[Spatial reasoning question data]
********************

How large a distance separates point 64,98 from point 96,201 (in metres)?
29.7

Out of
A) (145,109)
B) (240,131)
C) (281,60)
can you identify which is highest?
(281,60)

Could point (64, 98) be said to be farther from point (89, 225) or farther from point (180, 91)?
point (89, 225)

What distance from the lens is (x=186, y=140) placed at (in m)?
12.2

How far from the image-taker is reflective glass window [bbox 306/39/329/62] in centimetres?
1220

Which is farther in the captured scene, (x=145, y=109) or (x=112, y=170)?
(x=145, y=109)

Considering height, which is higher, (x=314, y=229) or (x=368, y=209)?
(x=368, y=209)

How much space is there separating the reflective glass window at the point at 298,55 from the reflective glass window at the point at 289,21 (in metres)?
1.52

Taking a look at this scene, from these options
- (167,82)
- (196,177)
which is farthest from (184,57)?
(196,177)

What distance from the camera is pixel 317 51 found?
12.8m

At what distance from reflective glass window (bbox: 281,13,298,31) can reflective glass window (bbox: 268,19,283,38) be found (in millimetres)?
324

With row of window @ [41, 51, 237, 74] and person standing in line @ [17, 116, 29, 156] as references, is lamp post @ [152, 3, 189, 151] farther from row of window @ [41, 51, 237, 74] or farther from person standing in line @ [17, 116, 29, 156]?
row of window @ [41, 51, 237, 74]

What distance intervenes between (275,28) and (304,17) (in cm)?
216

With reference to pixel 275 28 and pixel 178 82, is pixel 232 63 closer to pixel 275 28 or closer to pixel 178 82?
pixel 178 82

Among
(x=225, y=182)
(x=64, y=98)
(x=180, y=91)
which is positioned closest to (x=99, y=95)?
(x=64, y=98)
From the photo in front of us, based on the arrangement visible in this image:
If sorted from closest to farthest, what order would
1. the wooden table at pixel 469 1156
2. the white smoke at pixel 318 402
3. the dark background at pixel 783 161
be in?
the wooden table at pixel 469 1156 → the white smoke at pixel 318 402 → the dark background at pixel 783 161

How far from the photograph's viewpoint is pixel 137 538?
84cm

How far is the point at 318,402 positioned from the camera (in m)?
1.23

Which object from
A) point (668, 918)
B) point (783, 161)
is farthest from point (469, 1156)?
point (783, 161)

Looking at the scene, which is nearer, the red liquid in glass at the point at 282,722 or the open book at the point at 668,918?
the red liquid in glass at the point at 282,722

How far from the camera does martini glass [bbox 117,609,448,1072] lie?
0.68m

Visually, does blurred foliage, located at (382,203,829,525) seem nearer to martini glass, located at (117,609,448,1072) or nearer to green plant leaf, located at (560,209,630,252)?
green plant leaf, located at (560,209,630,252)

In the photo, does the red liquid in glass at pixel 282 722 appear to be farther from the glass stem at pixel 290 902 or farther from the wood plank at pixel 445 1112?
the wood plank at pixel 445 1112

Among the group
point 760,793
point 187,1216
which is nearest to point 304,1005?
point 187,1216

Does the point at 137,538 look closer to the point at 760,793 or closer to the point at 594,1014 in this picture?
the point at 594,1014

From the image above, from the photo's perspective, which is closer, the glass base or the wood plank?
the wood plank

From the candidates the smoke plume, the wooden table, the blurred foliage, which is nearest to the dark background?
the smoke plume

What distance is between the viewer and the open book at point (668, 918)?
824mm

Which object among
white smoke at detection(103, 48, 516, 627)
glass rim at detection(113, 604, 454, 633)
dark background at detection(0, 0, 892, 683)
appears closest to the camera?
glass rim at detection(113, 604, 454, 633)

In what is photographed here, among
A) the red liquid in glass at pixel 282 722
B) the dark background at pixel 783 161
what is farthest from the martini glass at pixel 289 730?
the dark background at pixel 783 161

********************

REQUIRED TASK
Could you rewrite the listing above so that every "reflective glass window" becomes "glass pane", with nothing else changed?

RESPONSE FOR THIS EXERCISE
How large a distance separates point 64,98 from point 96,201 (in metres)?
29.7

Out of
A) (145,109)
B) (240,131)
C) (281,60)
can you identify which is highest?
(281,60)

Could point (64, 98) be said to be farther from point (89, 225) or farther from point (180, 91)?
point (89, 225)

What distance from the lens is (x=186, y=140) placed at (in m)?
12.2

How far from the image-taker is glass pane [bbox 306/39/329/62] in centimetres?
1220

Which is farther in the captured scene, (x=145, y=109) or (x=112, y=170)?
(x=145, y=109)

Considering height, which is higher, (x=314, y=229) or (x=368, y=209)?
(x=368, y=209)

How much space is there separating the glass pane at the point at 298,55 from the glass pane at the point at 289,21 (in metres)?
1.52

Taking a look at this scene, from these options
- (167,82)
- (196,177)
which is farthest from (184,57)?
(196,177)

What distance from the camera is pixel 317 51 found?
12.8m

At what distance from glass pane (bbox: 281,13,298,31) can glass pane (bbox: 268,19,283,38) be found (in millimetres)?
324

With row of window @ [41, 51, 237, 74] and person standing in line @ [17, 116, 29, 156] as references, is lamp post @ [152, 3, 189, 151] farther from row of window @ [41, 51, 237, 74] or farther from person standing in line @ [17, 116, 29, 156]?
row of window @ [41, 51, 237, 74]

What distance intervenes between (275,28) and (304,17) (in cm)?
216

With reference to pixel 275 28 and pixel 178 82, is pixel 232 63 closer to pixel 275 28 or closer to pixel 178 82?
pixel 178 82

Among
(x=225, y=182)
(x=64, y=98)
(x=180, y=91)
which is positioned closest to (x=99, y=95)?
(x=64, y=98)
From the photo in front of us, based on the arrangement visible in this image:
If sorted from closest to farthest, what order would
1. the wooden table at pixel 469 1156
2. the white smoke at pixel 318 402
3. the dark background at pixel 783 161
be in?
the wooden table at pixel 469 1156 → the white smoke at pixel 318 402 → the dark background at pixel 783 161

How far from the photograph's viewpoint is pixel 137 538?
84cm

How far is the point at 318,402 positioned from the camera (in m)?
1.23

Which object from
A) point (668, 918)
B) point (783, 161)
is farthest from point (469, 1156)?
point (783, 161)

Looking at the scene, which is nearer, the red liquid in glass at the point at 282,722 or the open book at the point at 668,918?
the red liquid in glass at the point at 282,722

How far from the camera does martini glass [bbox 117,609,448,1072] lie?
0.68m

Visually, does blurred foliage, located at (382,203,829,525) seem nearer to martini glass, located at (117,609,448,1072) or nearer to green plant leaf, located at (560,209,630,252)?
green plant leaf, located at (560,209,630,252)

In the photo, does the red liquid in glass at pixel 282 722 appear to be farther from the glass stem at pixel 290 902 or farther from the wood plank at pixel 445 1112?
the wood plank at pixel 445 1112

Among the group
point 760,793
point 187,1216
which is nearest to point 304,1005?
point 187,1216

Does the point at 137,538 look closer to the point at 760,793 or closer to the point at 594,1014 in this picture?
the point at 594,1014

From the image above, from the photo's perspective, which is closer, the glass base or the wood plank?
the wood plank

From the candidates the smoke plume, the wooden table, the blurred foliage, which is nearest to the dark background?
the smoke plume

What distance is between the viewer and the open book at point (668, 918)?
824mm

Which object among
white smoke at detection(103, 48, 516, 627)
glass rim at detection(113, 604, 454, 633)
dark background at detection(0, 0, 892, 683)
appears closest to the camera?
glass rim at detection(113, 604, 454, 633)

In what is photographed here, among
A) the red liquid in glass at pixel 282 722
B) the dark background at pixel 783 161
what is farthest from the martini glass at pixel 289 730?
the dark background at pixel 783 161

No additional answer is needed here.